Macmillan Cancer Support and Imperial College Healthcare NHS Trust are working together to deliver a better experience for people with cancer in north west London.
Together we are using evidence and expert knowledge to shape services so that all patients experience the best possible care and support, at every stage of their journey, from diagnosis to end of treatment and beyond.
The aim is to ensure that no one faces cancer alone.
With almost £3 million investment from Macmillan, the partnership will:
- connect and strengthen support, so cancer patients experience a smooth treatment journey
- fully integrate cancer services and the sharing of information between different care professionals
- improve the support and self-management of people living with and beyond cancer
The partnership will also focus on training and education to enable healthcare professionals to deliver more compassionate and personalised cancer care, as well as help empower patients to take control of their own cancer treatment and care.
The first phase of the partnership started in January 2015 and has already delivered eight new cancer nurse specialists, established the navigator service, rolled out the Schwartz Rounds to facilitate staff support and reflection and begun the work looking at living with and beyond cancer. Phase one also included an innovative pilot programme that introduced 10 new patient navigators.

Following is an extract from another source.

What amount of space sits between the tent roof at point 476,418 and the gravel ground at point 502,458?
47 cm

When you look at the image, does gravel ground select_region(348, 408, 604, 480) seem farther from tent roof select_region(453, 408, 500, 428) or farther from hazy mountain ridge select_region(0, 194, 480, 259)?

The team of navigators are a single telephone contact for all and any cancer patient who will help guide each person with cancer through their health service journey from detection, to diagnosis, through treatment and beyond. They are the first and single point of contact for all questions and queries – the navigators will establish who needs to help and what needs to happen, and then do it. The navigators work closely with the nurse specialist team, so if a patient phones with a clinical question, the navigators ensure that a nurse specialist returns the patient’s call. The navigators are also there to assist patients and carers by answering questions, helping with appointment bookings and accessing local support services. They are part of the multidisciplinary team supporting individual patients, and so ensure joined-up care.
The next phase of the programme focuses on taking research data from previous cancer case histories to identify patterns that have resulted in more positive outcomes for patients – then using this to refine and develop care services, patient information and support. These new services and support will then be rolled out across the care system, while enhancing co-ordination and collaboration between all levels of health, social and community care.